Foreign Portfolio Investors Pump Rs 24,965 Crore In February So Far
Continuing their buying spree, foreign portfolio investors invested Rs 24,965 crore in Indian markets in February so far amid expectations of higher economic growth and improved sentiment after the Union Budget.
According to depositories' data, FPIs pumped in Rs 24,204 crore into equities and Rs 761 crore in the debt segment, taking the total net investment to Rs 24,965 crore during Feb. 1-19.
In the preceding month, FPIs were net investors of Rs 14,649 crore.
"Various organisations, both national as well as international, have predicted a high economic growth for the upcoming year and the year after for India," said Harsh Jain, co-founder and Chief Operating Officer at Groww.
S Ranganathan, head of research of LKP Securities added that FPIs remained positive on Indian markets as IMF predicted India to be the fastest growing economy in 2021.
"A pro-growth Budget aimed at leveraging the digital revolution is transformational and we expect FPI flows to continue next month as well aided by MSCI rebalancing," Ranganathan added.
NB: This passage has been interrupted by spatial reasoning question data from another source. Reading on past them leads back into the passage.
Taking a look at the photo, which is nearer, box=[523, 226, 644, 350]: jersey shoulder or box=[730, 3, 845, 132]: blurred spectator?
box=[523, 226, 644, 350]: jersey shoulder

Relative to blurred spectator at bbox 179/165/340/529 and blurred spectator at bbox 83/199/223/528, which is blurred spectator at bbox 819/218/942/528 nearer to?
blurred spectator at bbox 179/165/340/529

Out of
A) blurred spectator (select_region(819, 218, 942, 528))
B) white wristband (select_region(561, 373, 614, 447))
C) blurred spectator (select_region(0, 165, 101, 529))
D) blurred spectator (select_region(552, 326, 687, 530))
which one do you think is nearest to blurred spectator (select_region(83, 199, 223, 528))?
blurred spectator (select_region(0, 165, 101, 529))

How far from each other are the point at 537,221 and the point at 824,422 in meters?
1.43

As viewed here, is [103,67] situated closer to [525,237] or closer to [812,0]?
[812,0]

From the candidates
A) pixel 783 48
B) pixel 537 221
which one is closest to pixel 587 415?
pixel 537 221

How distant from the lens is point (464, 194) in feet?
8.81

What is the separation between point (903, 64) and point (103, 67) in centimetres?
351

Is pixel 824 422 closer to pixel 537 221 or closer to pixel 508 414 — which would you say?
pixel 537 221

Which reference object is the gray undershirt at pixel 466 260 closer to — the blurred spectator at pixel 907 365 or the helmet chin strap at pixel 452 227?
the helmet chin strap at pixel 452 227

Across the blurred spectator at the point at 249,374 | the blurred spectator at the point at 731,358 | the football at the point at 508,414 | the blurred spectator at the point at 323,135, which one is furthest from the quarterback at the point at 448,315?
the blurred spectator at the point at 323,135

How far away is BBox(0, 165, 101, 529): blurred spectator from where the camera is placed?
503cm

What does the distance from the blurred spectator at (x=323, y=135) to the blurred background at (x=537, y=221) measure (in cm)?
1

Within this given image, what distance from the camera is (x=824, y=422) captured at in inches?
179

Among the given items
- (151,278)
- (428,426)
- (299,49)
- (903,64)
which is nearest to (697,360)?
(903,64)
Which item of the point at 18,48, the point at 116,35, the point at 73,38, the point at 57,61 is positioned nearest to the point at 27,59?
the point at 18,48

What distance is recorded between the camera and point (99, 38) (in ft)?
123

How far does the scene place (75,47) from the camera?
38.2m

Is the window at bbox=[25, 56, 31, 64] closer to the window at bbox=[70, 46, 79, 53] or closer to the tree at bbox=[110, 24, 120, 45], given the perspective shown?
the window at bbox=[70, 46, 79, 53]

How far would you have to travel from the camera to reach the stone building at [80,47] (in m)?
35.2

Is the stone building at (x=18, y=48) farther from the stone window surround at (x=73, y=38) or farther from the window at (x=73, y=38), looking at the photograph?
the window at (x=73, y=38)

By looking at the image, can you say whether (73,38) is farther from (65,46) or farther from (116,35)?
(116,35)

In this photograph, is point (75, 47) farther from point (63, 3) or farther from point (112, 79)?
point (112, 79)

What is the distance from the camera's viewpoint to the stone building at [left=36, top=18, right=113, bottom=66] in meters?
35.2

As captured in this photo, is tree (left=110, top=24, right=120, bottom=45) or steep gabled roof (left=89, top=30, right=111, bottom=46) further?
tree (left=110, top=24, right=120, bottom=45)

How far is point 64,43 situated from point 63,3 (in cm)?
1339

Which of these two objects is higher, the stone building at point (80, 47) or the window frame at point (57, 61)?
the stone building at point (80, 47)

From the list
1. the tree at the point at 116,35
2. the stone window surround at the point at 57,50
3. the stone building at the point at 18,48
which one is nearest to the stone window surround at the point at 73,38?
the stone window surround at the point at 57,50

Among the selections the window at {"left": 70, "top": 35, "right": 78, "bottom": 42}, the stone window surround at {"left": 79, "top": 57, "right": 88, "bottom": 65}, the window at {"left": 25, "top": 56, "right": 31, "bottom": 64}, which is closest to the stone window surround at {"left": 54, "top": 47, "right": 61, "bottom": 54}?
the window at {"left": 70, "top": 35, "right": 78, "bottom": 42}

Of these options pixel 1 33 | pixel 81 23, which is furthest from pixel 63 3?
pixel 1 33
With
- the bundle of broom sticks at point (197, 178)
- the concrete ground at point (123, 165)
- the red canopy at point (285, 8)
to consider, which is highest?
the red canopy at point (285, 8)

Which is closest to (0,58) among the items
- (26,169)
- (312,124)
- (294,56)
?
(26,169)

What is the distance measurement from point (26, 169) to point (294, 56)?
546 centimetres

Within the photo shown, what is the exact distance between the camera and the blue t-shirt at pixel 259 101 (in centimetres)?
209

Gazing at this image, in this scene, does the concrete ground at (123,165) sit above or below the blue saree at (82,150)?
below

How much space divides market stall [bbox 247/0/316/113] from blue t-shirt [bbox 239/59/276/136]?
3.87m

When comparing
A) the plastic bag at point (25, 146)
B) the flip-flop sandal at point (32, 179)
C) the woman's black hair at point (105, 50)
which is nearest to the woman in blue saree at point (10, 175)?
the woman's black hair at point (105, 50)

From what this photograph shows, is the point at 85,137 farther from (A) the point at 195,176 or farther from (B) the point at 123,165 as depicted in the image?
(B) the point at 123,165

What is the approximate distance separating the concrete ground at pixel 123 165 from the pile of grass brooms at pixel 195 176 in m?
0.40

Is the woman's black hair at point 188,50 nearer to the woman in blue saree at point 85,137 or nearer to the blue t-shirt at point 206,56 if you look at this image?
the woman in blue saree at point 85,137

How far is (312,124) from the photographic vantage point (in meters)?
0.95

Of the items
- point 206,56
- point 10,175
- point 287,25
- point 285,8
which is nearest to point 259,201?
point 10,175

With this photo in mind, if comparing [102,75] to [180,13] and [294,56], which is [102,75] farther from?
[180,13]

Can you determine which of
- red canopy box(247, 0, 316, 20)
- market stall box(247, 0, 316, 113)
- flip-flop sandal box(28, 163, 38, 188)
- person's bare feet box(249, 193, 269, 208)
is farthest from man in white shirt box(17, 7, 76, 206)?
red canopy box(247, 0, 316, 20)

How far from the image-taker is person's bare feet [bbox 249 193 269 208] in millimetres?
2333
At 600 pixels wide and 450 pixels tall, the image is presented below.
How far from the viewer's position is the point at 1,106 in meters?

In addition, the earnings season also turned out to be good, said Rusmik Oza, executive vice president, head of fundamental research at Kotak Securities.
For emerging markets, Oza said flows have been muted in emerging markets this month to date.
Only India and Taiwan have received meaningful FPI flows this month to date, he added
Regarding debt segment, Himanshu Srivastava, associate director - manager research, Morningstar India said, FPIs have stayed away from Indian debt markets for a long time now "mainly on concerns around Covid-19, calibrated support by Reserve Bank and low interest rates."
Going ahead, the focus will be on how soon India gains economic momentum.
"However, the way markets are headed and given high valuations, there is a strong possibility of profit-booking at regular intervals, which could slow down the pace of net flows," Srivastava said.
Emerging markets like India may continue to receive foreign investments, as long as central banks globally adopt an accommodative stance in order to bring their economies back on track from the impact of coronavirus pandemic, he added.